Women have been bearing the brunt of the pandemic’s economic impact, said Shelly Banjo at Bloomberg Businessweek. Forget the smiling photos on social media of “moms baking bread and crafting with their kids between Zoom meetings.”

The reality is that throughout the crisis women have been “losing jobs at higher rates than men, represent a greater proportion of hourly workers that don’t have paid sick leave, and are shouldering most of the additional housework and child-care duties.”

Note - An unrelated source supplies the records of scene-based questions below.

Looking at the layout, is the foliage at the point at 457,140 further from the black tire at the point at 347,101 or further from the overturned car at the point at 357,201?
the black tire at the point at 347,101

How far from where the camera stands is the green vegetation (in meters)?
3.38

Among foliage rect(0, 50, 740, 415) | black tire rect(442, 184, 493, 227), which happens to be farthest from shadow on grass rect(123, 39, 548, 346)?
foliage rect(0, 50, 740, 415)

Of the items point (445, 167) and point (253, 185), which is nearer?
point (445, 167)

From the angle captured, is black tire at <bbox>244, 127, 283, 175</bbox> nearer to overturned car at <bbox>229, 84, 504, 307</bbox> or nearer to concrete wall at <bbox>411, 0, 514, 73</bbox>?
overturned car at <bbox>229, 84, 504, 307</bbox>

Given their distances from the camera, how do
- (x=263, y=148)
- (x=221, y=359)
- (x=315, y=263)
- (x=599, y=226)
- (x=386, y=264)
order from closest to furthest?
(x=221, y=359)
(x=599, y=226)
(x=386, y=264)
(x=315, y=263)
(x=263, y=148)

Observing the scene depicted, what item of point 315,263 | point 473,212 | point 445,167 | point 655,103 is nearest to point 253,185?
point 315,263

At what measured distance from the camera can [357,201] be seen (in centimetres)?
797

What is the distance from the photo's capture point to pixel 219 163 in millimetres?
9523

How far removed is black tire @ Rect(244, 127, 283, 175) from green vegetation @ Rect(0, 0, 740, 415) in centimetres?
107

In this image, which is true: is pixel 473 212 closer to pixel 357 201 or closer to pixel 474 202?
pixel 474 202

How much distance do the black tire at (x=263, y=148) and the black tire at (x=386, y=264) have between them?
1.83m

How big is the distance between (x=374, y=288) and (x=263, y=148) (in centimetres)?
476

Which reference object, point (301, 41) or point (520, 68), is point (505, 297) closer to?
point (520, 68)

In two-earner couples, women are more likely to leave their jobs to handle the child care; many are being forced to “scale back their career ambitions, leave the workforce, or sacrifice their sleep and mental health.” Women risk giving back a decade of gains in the workplace. “This pandemic is forcing women 10 steps back,” says Ashley Reckdenwald, a New Jersey physician’s assistant who was planning to switch jobs when the pandemic hit and is now staying home with her children instead.

The way this recession has affected women will have far-reaching consequences for any rebound, said Sarah Chaney and Lauren Weber at The Wall Street Journal. Women make up “77 percent of workers in occupations that require close personal contact and cannot easily be done remotely.” While other recent recessions have been what economist Stefania Albanesi calls “mancessions,” this one has looked very different; 55 percent of the jobs lost in April had been held by women. In other recessions, women have taken jobs when their husbands have lost them. But now there are no such replacement jobs to be had. That’s why, Albanesi says, “we can expect a much bigger drop in consumption and income for households than we do during a normal recession.”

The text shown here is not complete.